I have always been somewhat aware of the constant presence of death in my life, but the day it struck my beloved friend, I was no longer partially aware of it. I was intoxicated by it. It rattled through my bones, paralyzing my body until I had no other choice but to surrender myself to the ground for support. Physical pain seized my heart when I found my childhood best friend, Gigi the cat, curled into a lifeless ball. She was not just a cat. She was my companion through the worst and best times of life. I had forgotten what the world was like before Gigi came into it.
When Gigi first passed away, it was intolerable, as I was in denial. Then it became awkward. It was as if I was walking around trying to function in the world with only half a heart. Sometimes I had to force a grin and put on a face, but in reality I felt like death itself. I know full well that we are all mortals. And I know that death will carry us all away someday, but I never knew it would make me feel like that person had never existed at all. It was as if the memories of the deceased had all been one giant, lovely dream and I had simply imagined it all. I believe that is what makes death excruciatingly painful. The complete and utter finality of it.
Gigi simply vanished, her soul and all, leaving me with this empty body that once held so much love. Her death was so sudden it did not even feel real until the pain set in. That was as real as ever. One moment Gigi was a healthy, happy kitty and then in a blink of an eye her shoulder started to harvest this monstrous lump. It grew like a weed, consuming her left shoulder until she was forced to limp. It fractured the bones in her shoulder, but she never complained despite all the pain she must have been going through. Gigi just went along with her day and did the best she could for herself in the moment. She continued to love us even though each day was a struggle and the simple act of breathing consumed all of her energy. As we neared closer to her death, she grew drastically weaker and aloof. We knew Gigi’s time would soon come. However, nothing and I mean absolutely nothing in the whole wide world could have ever prepared me for what was about to come. All I could do was lay down next to her weak body and try to make her as comfortable as possible. It pained me to see her in this constant state of agony, but we had tried everything we could to demolish the tumor. We took her to Colorado for radiation therapy, confident that it could save our sweet Gigi. When she arrived back home her tumor began to shrink, but then days later it started to grow again. This time it grew at an alarming rate. I remember the moment I realized that there was nothing else we could do for her but to just love Gigi till the end. And that is exactly what we did.
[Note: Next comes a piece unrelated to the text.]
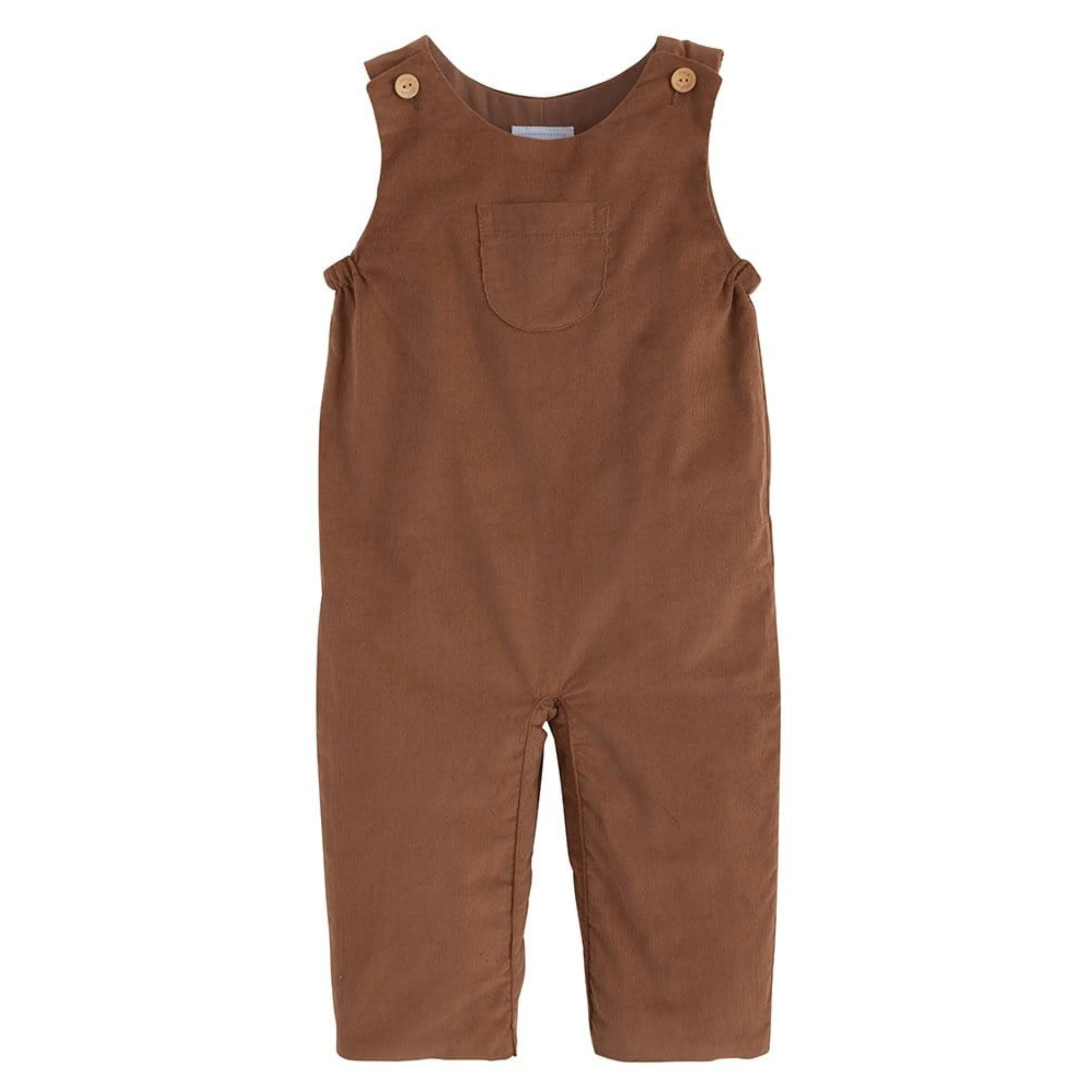 Campbell Overall - Chestnut Corduroy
I will never forget the last time I kissed Gigi on her cute forehead. She looked at me with her big, golden eyes as I descended down the stairs to go off to work. If I had known that was her last day, I would never have gone to work. I try not to hold that regret with me, but sometimes the frustration and anger are too overwhelming. Then when I was at work, painting a pottery display piece, my mom walks into the shop. My heart immediately dropped from my chest because I already knew what happened. She takes off her sunglasses and reveals her eyes brimmed with tears. No words were necessary in that moment. It suddenly felt like the world was collapsing down on me. When I stepped outside to go back home, the sunny, blue sky seemed like it was mocking me. The rest of the world was simply carrying on with itself as I was internally crumbling. I remember thinking in my head, so this is what the world feels like without my best friend in it.
Gigi, with her silky black fur, came into our lives ill and an abnormally small. Yet, it did not affect her ability to trust and love us. Since day one, she has brightened up the world around her and has brought never-ending joy to my family. And for that, we are eternally grateful. Gigi lived a wonderful, pleasant life. She had this remarkable ability to tolerate my utter nonsense whenever I would dress her in a pink tutu and stroll her around the park in a dog stroller. It was obvious she did not particularly enjoy these experiences as much as I did. Gigi went on many adventures, most of them against her will; nonetheless they were very fond memories. Yet, she still loved me unconditionally with all of her little kitty heart. My mom said she has known many cats in her life, but she has never known such a docile, loving cat as Gigi. She was everything a child could ask for in a companion: sweet, loving, and understanding. Whenever I was solemn, or stressed Gigi would curl up into my lap and comfort me. I would only have to hug her and all my anxieties and worries would dissolve. There is not a day that goes by that I do not achingly miss Gigi. I will always cherish the wonderful memories I have had with her and I will always keep her soul and spirit with me forever. She was one of the greatest things that has ever happened to me. Her legacy will continue within the lives that she has touched, for her love could never die.